▶ **Yapılacak İş**:
Aşağıdaki fiyat istikrarı yazısında "12 Mart 2021" ile başlayıp "İstikrarı Komitesi Oluşturulacaktır." ile biten bölümü hiç değiştirmeden aynen yaz.

▶ **Sayfa**:
• • • •

16 Mart 2021 Salı

FİYAT İSTİKRAR KOMİTESİ: Geçmişe Yolculuk

 

FİYAT İSTİKRAR KOMİTESİ: Geçmişe Yolculuk

12 Mart 2021 tarihinde Hazine ve Maliye Bakanlığı tarafından hazırlanan “Ekonomi Reformları” kitapçığı kamuoyuna açıklanmıştır. Kitapçığın “Fiyat İstikrarı” bölümünde “Fiyat istikrarının güçlendirilmesi için yapısal önlemler alınacağı” belirtilmiştir. Bu çerçevede dört ana başlık altında önlemler sıralanmıştır. Bunlar;

1. Fiyat İstikrarı Komitesi Oluşturulacaktır.

2. Erken Uyarı Sistemi Kurulacaktır.

3. Gıda Kaybı ve İsrafı Engellenecektir.

4. Enflasyon Ataleti Azaltılacaktır.

• • • •

▶ **Çıkarılan Liste**:
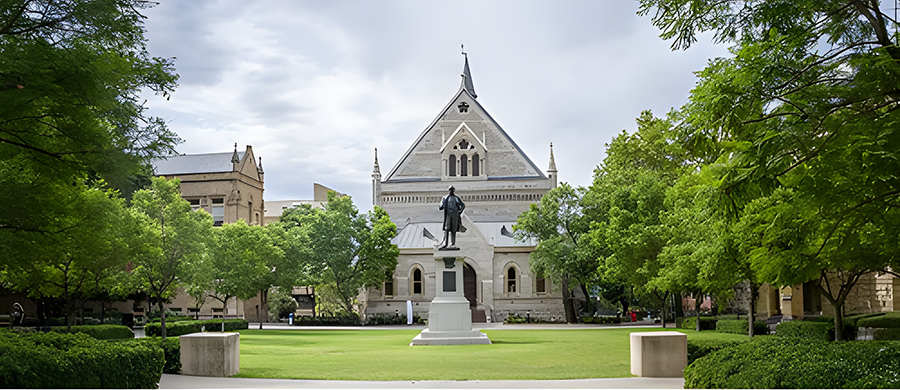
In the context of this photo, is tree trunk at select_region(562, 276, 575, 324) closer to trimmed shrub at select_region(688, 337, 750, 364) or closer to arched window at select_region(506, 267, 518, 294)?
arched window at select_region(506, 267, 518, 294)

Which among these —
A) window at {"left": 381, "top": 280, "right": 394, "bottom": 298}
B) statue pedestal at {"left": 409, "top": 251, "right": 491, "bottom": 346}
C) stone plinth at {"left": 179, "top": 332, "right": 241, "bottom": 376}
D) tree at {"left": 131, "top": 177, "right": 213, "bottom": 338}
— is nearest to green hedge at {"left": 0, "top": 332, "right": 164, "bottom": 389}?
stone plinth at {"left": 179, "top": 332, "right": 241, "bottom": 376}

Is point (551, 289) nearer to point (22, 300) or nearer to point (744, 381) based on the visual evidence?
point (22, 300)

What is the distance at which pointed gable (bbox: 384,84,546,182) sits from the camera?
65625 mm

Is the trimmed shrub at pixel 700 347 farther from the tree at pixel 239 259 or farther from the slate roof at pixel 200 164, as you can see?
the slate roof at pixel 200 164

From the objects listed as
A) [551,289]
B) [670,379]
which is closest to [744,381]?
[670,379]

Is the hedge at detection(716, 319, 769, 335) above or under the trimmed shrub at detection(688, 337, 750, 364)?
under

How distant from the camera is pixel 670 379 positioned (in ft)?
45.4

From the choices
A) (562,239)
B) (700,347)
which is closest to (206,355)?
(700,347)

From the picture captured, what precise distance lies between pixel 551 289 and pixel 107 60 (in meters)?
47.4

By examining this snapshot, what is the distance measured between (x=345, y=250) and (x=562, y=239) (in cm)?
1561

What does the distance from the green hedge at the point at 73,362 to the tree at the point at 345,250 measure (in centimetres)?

• • • •

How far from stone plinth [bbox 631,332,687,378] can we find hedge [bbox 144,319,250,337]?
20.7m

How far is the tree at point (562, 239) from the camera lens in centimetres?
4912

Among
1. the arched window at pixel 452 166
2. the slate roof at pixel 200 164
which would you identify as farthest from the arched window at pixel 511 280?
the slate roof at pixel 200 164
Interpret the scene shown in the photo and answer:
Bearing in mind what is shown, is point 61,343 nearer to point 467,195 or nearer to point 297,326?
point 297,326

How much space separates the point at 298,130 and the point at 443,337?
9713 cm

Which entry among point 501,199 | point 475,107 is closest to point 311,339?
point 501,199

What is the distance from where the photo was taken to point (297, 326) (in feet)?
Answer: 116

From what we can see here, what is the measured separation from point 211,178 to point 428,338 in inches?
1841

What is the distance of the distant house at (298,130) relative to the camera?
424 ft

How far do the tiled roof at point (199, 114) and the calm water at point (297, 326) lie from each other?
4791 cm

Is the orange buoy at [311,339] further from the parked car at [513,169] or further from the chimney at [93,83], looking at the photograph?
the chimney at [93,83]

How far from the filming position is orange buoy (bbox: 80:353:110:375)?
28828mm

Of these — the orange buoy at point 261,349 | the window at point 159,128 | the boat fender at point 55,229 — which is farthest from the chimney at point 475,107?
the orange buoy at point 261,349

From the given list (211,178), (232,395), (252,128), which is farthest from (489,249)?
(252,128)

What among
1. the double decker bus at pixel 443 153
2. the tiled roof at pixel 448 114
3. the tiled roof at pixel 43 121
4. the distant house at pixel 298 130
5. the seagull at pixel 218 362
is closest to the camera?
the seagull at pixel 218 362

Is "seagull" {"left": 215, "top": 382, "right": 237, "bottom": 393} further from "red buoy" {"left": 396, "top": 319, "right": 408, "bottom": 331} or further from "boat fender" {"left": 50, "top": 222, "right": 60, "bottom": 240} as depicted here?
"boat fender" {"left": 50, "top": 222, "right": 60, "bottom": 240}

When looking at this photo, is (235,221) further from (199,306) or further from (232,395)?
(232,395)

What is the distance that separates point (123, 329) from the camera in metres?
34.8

• • • •

▶ **Beklenen Çıktı**:
12 Mart 2021 tarihinde Hazine ve Maliye Bakanlığı tarafından hazırlanan “Ekonomi Reformları” kitapçığı kamuoyuna açıklanmıştır. Kitapçığın “Fiyat İstikrarı” bölümünde “Fiyat istikrarının güçlendirilmesi için yapısal önlemler alınacağı” belirtilmiştir. Bu çerçevede dört ana başlık altında önlemler sıralanmıştır. Bunlar;

1. Fiyat İstikrarı Komitesi Oluşturulacaktır.